The British Government's Medicines and Healthcare products Regulatory Agency (MHRA) has approved the manufacture and use of a new Continuous Positive Airway Pressure (CPAP) device, which can deliver oxygen to the lungs without the use of a ventilator. The new device, which could mean that not all patients with severe COVID-19 would require ICU care and there could be a reduced need for ventilators, is seen as a positive development in preventing healthcare facilities from becoming overwhelmed due to the coronavirus pandemic.

Read the full British government press release here.

We've previously reported at HealthDay about the potential for COVID-19 survivors' blood to help save currently sick patients. Now, the FDA has approved plasma therapy as a treatment option for critically ill COVID-19 patients.

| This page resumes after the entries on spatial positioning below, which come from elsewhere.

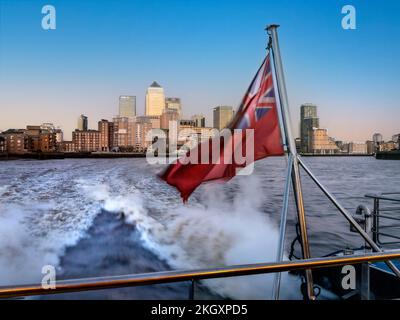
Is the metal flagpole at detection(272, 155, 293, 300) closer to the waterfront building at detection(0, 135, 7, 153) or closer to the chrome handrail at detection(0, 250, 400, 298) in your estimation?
the chrome handrail at detection(0, 250, 400, 298)

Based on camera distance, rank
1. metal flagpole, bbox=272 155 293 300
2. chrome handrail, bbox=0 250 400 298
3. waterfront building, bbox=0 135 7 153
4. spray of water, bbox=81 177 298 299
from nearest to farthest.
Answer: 1. chrome handrail, bbox=0 250 400 298
2. metal flagpole, bbox=272 155 293 300
3. spray of water, bbox=81 177 298 299
4. waterfront building, bbox=0 135 7 153

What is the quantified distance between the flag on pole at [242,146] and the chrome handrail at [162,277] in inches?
82.7

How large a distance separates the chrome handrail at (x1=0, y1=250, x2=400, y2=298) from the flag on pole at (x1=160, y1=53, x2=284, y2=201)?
6.89 feet

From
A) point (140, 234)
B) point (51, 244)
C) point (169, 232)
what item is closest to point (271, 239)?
point (169, 232)

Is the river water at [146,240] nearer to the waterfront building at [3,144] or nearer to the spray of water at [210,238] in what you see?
the spray of water at [210,238]

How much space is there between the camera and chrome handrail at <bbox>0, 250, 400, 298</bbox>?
179 cm

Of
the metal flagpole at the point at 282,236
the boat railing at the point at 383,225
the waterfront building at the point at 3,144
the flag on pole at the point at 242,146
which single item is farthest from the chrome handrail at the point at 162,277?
the waterfront building at the point at 3,144

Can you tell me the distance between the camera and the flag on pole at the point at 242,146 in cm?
422

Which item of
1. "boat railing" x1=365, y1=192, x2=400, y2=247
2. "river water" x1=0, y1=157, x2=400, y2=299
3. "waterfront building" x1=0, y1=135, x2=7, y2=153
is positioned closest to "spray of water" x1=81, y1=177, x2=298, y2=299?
"river water" x1=0, y1=157, x2=400, y2=299

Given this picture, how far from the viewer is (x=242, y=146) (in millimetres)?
4305

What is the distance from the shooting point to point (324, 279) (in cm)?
507

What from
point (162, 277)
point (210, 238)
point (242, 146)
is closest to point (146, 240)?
point (210, 238)
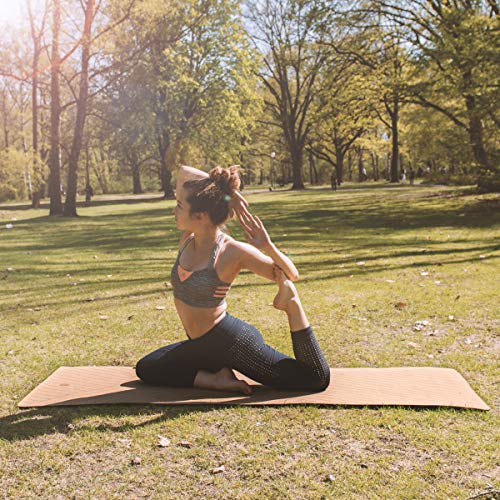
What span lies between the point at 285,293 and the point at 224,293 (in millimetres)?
492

The first approval is for a human trial on a critically ill COVID-19 patient at Houston Methodist Hospital. The idea behind the treatment is that the survivors' blood has antibodies in it that helped fight and kill the virus, which can help the still-sick person's body fight off the virus using the other person's COVID-19-fighting antibodies.

By tracking able and willing donors among the roughly 250 patients who had tested posited for COVID-19 and recovered at Houston Memorial Hospitals, physician scientists had a supply of plasma ready and waiting for FDA approval. Each qualified donor gave one quart of blood plasma. The hope is if transfused plasma can help the critically ill fight the virus, plasma therapy could be the stop gap needed to fight the virus until such time as drug combinations are found to treat COVID-19.

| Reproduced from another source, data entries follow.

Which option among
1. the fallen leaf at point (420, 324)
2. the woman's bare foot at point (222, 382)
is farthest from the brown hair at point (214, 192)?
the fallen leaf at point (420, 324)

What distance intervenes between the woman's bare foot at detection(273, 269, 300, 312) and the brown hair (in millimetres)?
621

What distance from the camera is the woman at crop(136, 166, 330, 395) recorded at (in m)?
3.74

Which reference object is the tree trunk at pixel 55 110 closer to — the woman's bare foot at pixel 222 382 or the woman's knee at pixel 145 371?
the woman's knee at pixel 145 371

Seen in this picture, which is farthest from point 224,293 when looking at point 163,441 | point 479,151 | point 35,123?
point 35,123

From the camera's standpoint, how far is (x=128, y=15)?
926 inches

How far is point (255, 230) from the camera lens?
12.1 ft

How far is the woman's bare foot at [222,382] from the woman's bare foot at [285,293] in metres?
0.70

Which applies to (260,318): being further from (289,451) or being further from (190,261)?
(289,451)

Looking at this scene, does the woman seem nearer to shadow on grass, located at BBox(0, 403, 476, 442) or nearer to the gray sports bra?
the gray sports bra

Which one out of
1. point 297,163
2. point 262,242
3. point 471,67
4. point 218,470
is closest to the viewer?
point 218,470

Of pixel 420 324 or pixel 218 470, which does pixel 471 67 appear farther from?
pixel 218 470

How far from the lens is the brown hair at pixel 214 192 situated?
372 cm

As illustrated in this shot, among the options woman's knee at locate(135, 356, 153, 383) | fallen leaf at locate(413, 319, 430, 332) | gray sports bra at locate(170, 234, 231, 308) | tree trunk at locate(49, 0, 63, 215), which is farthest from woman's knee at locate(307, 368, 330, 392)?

"Here at Houston Methodist, we have the capability, the expertise and the patient base from our health care system, and we feel obligated to try this therapy," said Houston Methodist CEO and President, Marc Boom.

Read the full announcement from Houston Memorial here.

A recent study in the scientific publication Morbidity and Mortality Weekly Report (MMWR), which is prepared by the Centers for Disease Control and Prevention (CDC), shows just how quickly SARS-CoV-2, which is the virus that causes COVID-19, can spread.

The study, which focused on a long-term care skilled nursing facility in King County, Washington, looked at what happened after it was discovered that a health care worker there had COVID-19. Of the 82 people who lived at the facility, 76 were tested for SARS-CoV-2. Of those, 23 (or 30.3% of the residents) tested positive for SARS-CoV-2.

In addition, about half of those who tested positive didn't have any symptoms (they were asymptomatic) when they were tested or they developed symptoms later on after they were tested (they were presymptomatic).

While the study's findings are new, the case data dates back to when the coronavirus crisis struck Washington state in late February and early March. The report highlights just how infectious the virus is, especially when it's spread by people who don't realize they're even sick.